• **DATA PROVIDED**
┌──

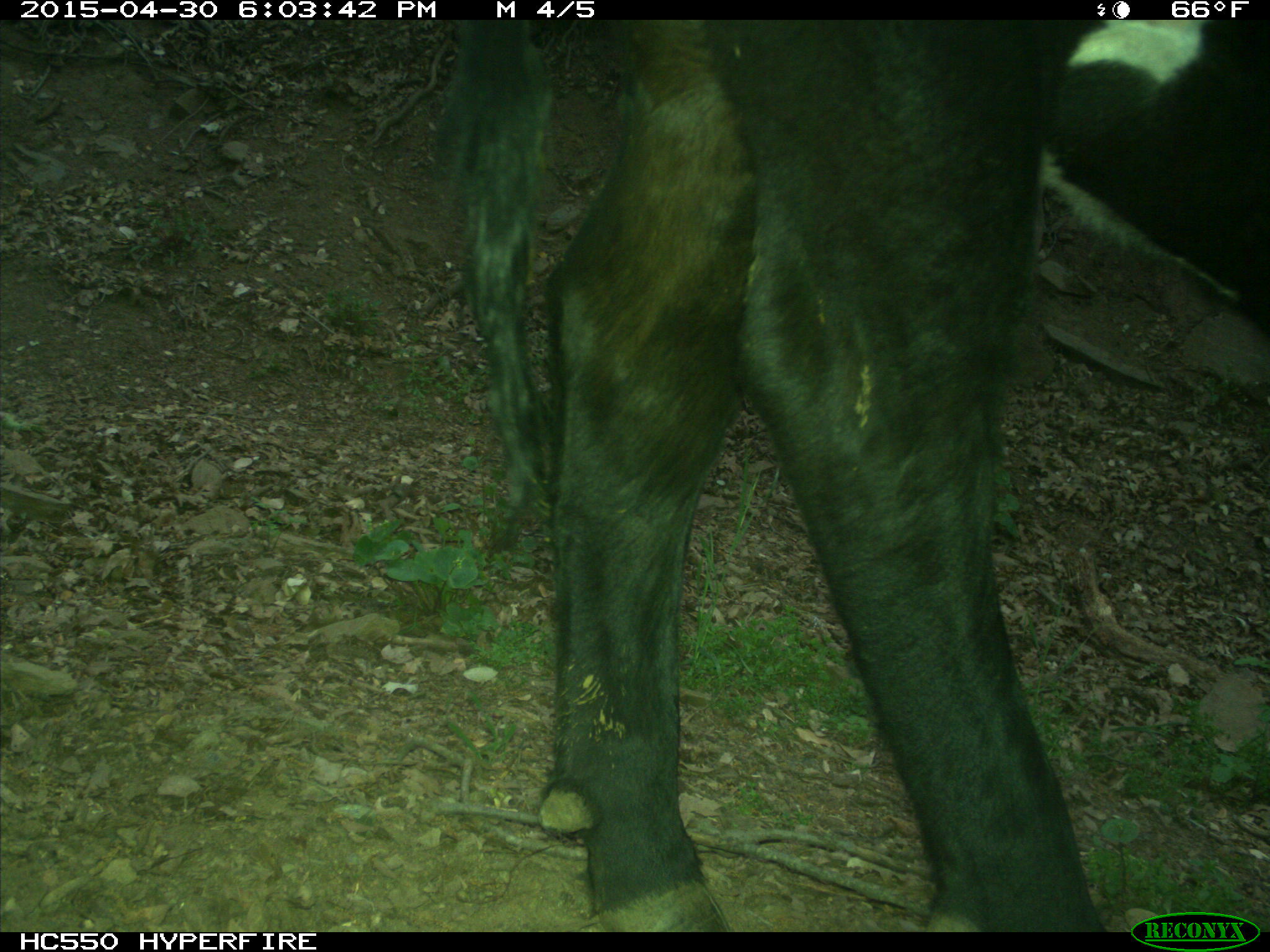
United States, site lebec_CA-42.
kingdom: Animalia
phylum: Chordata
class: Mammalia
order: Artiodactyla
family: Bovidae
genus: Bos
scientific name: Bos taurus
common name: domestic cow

└──
┌──

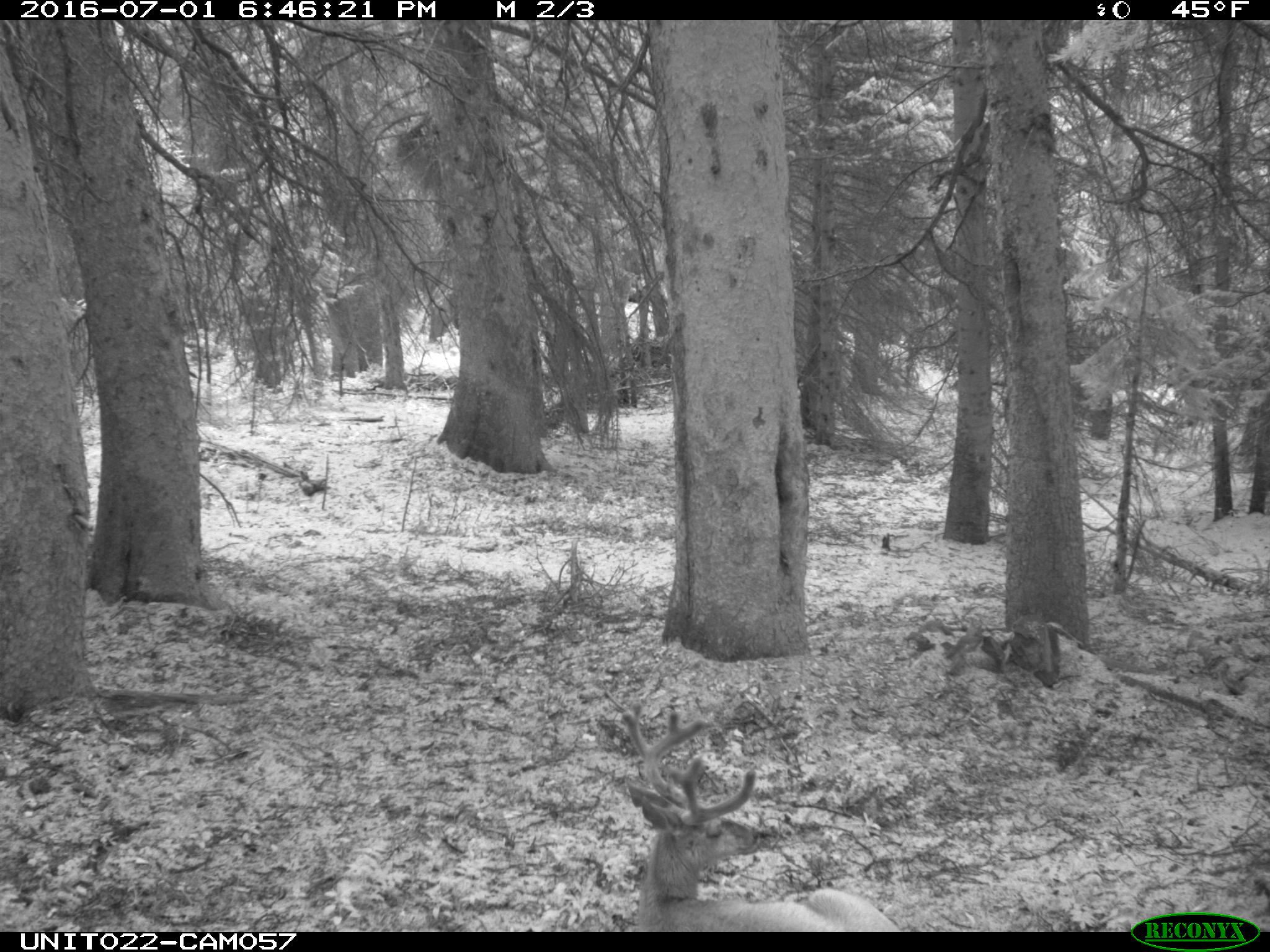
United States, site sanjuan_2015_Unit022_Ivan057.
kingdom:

└──

• **WHAT NEEDS TO BE DONE**
All that belongs in the answer is the run of lines above from the line containing "United States, site lebec_CA-42." through the line containing "common name: domestic cow", exactly as written.

• **ANSWER SECTION**
United States, site lebec_CA-42.
kingdom: Animalia
phylum: Chordata
class: Mammalia
order: Artiodactyla
family: Bovidae
genus: Bos
scientific name: Bos taurus
common name: domestic cow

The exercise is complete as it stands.